▸ Extract
How to use the Lets-Plot library by JetBrains

Lets-Plot
ggplot2
Author

Adam Cseresznye

Published

August 5, 2023

When I embarked on my data science journey, due to my academics background I quickly gravitated towards the R programming language. Like many R novices, I began with Hadley Wickham’s R for Data Science book which introduced me to the wonderful ggplot2 library. As my interest in machine learning grew, I made the switch to Python. Nowadays, for most of my data plotting needs, I rely mainly on matplotlib or seaborn. Though I love these libraries, their multiple ways of accomplishing the same tasks can be a bit cumbersome and challenging to learn at first.

That’s why in this article, I’m excited to introduce you to the Lets-Plot library by JetBrains. It is the closest you can get to ggplot’s syntax while using Python. While some traditional Python users might find the syntax a bit unfamiliar initially, I’m here to make a case for this fantastic library and hopefully inspire you to incorporate it into your day-to-day data science activities.

To showcase (some of) the key features of Lets-Plot, we will be utilizing the penguins dataset 🐧 from Github.

Without further ado, let’s dive right in and discover the power and beauty of Lets-Plot! 🐍📊

Code
# Installation
# pip install lets-plot 
Code
# Import libraries
import numpy as np
import pandas as pd
from lets_plot import *
from lets_plot.mapping import as_discrete
LetsPlot.setup_html()
Code
address='https://gist.githubusercontent.com/slopp/ce3b90b9168f2f921784de84fa445651/raw/4ecf3041f0ed4913e7c230758733948bc561f434/penguins.csv'
df=pd.read_csv(address)
df.head()
rowid species island bill_length_mm bill_depth_mm flipper_length_mm body_mass_g sex year
0 1 Adelie Torgersen 39.1 18.7 181.0 3750.0 male 2007
1 2 Adelie Torgersen 39.5 17.4 186.0 3800.0 female 2007
2 3 Adelie Torgersen 40.3 18.0 195.0 3250.0 female 2007
3 4 Adelie Torgersen NaN NaN NaN NaN NaN 2007
4 5 Adelie Torgersen 36.7 19.3 193.0 3450.0 female 2007

Syntax Similarities: Lets-Plot and ggplot2

For our first exercise, I thought it would be beneficial to replicate a basic plot inspired by Hadley’s book. When comparing my code here with the one presented by him, you’ll notice that there is very little difference between the two. The syntax is nearly identical, making it a smooth transition from ggplot to Lets-Plot.

Now, let’s take a closer look at the code. In the ggplot function, we define the DataFrame we’ll be working with, and the aesthetic mappings are set at the global level. We assign the values for the x and y axes, as well as the color argument, which groups the data based on the categorical variable representing the three different penguin species: Adelie, Gentoo, and Chinstrap. This color parameter is quite similar to seaborn’s hue, making it easy for those familiar with seaborn to adapt to Lets-Plot seamlessly.

▸ Record excerpts
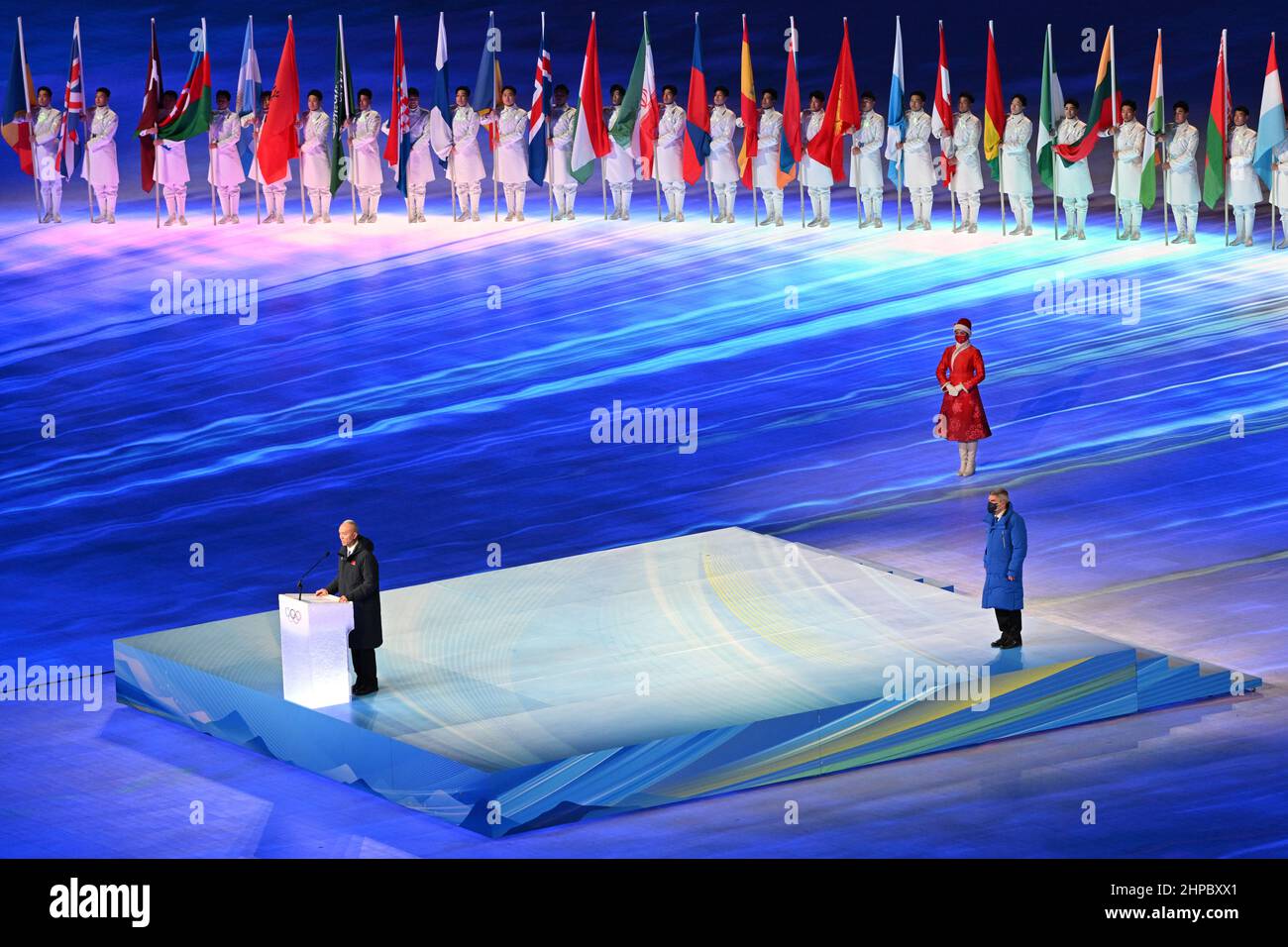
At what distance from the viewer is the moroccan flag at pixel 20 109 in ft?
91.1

---

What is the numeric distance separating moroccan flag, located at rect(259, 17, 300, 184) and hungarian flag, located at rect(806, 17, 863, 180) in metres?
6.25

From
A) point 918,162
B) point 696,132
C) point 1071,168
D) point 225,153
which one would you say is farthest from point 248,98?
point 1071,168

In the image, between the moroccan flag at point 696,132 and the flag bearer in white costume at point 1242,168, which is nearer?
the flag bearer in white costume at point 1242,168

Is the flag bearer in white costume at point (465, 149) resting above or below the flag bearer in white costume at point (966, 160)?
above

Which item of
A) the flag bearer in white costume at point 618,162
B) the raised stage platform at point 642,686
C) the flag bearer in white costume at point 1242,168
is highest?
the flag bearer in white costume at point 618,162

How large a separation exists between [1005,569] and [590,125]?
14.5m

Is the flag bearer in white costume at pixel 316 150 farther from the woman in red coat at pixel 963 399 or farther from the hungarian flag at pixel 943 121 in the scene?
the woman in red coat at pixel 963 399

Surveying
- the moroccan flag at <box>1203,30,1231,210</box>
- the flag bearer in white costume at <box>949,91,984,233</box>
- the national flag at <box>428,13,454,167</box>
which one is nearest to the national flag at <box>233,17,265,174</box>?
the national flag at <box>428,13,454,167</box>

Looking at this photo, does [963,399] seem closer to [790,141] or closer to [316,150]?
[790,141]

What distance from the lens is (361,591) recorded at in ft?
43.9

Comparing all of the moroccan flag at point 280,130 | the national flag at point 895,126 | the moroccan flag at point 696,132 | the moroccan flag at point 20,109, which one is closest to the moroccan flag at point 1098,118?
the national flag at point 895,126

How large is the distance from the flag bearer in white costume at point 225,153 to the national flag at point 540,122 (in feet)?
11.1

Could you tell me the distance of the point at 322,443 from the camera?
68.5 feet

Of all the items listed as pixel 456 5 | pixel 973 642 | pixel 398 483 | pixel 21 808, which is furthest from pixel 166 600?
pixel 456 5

...

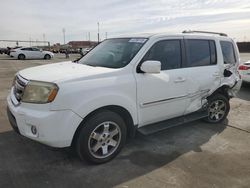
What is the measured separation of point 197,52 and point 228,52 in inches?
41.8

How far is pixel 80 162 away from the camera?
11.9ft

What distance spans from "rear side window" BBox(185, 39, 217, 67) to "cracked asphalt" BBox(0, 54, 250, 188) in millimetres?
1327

▸ Exercise requirements
A – Duplicate the part of the Lets-Plot article that opens with the words containing "How to use the" and closes with "learn at first.".
B – Translate this sentence from the Lets-Plot article into Spanish: "It is the closest you can get to ggplot’s syntax while using Python."
C – Take the Lets-Plot article further, picking up after its final paragraph on the color parameter.

▸ Per-task outputs
A –
How to use the Lets-Plot library by JetBrains

Lets-Plot
ggplot2
Author

Adam Cseresznye

Published

August 5, 2023

When I embarked on my data science journey, due to my academics background I quickly gravitated towards the R programming language. Like many R novices, I began with Hadley Wickham’s R for Data Science book which introduced me to the wonderful ggplot2 library. As my interest in machine learning grew, I made the switch to Python. Nowadays, for most of my data plotting needs, I rely mainly on matplotlib or seaborn. Though I love these libraries, their multiple ways of accomplishing the same tasks can be a bit cumbersome and challenging to learn at first.

B – Es lo más parecido que se puede conseguir a la sintaxis de ggplot usando Python.

C –
After the ggplot() function sets the global aesthetic mappings, the geom_point() function comes into play and draws the points defined by the x and y parameters, effectively creating a scatter plot. These points represent the data points from the penguins dataset, with x and y coordinates corresponding to the specified variables.

Additionally, we enhance the plot by using geom_smooth(method=‘lm’), which adds a smoothed conditional mean. The lm method stands for ‘linear model,’ indicating that the smoothing is based on a linear regression. This smoothed line helps reveal trends and patterns in the data, making it easier to observe any overall relationships between the variables.

Let’s continue exploring more of what Lets-Plot has in store for us! 📊🐧🌈

Code
(ggplot(df,
        aes(x='flipper_length_mm',
            y = 'body_mass_g',
            color='species'
           )
       )
 + geom_point() # Draw points defined by an x and y coordinate, as for a scatter plot.
 + geom_smooth(method='lm') # Add a smoothed conditional mean. ‘lm’ stands for 'linear model' as Smoothing method
) 

In the previous example, we highlighted the importance of placing the color parameter at the global level, which grouped the data by the three penguin species and showed separate regression lines for each group. However, if we prefer to depict the regression line for the entire dataset, regardless of the group association, we can do so just as easily. All we need to do is remove the color parameter from the aesthetics of the ggplot function and place it solely in the geom_point.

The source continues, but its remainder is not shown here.